◆ **Problem description**
Could you print the lines from the very first one through the one containing "<instances>", both included, reproducing each character for character?

◆ **Data shown**
= = = =

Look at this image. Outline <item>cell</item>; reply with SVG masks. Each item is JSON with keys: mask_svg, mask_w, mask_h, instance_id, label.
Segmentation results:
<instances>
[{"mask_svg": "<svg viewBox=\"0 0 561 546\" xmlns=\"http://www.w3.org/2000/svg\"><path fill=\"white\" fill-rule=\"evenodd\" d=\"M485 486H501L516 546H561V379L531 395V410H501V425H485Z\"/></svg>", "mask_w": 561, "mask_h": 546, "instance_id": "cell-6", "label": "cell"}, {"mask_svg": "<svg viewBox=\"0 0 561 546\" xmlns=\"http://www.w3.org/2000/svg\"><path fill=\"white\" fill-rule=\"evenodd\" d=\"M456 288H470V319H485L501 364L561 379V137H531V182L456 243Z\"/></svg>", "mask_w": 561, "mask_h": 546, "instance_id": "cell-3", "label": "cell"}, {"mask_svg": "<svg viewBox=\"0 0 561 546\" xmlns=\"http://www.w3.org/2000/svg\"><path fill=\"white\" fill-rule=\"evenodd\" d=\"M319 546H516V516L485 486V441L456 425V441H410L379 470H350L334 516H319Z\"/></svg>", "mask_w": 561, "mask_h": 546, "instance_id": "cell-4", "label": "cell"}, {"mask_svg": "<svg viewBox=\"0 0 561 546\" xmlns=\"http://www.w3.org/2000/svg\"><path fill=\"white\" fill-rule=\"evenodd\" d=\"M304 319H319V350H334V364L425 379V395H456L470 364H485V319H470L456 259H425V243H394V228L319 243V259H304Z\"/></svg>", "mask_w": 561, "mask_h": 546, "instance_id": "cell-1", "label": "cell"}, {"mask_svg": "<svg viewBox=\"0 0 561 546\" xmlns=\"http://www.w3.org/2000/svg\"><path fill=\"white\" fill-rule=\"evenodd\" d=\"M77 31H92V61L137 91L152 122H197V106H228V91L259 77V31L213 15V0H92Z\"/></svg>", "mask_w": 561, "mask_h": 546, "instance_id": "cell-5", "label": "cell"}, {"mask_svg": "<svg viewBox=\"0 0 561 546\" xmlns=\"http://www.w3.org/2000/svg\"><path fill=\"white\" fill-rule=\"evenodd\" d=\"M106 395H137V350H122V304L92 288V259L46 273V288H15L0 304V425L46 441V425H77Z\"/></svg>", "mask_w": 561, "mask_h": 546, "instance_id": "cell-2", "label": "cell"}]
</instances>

= = = =

◆ **Answer to the problem**
Look at this image. Outline <item>cell</item>; reply with SVG masks. Each item is JSON with keys: mask_svg, mask_w, mask_h, instance_id, label.
Segmentation results:
<instances>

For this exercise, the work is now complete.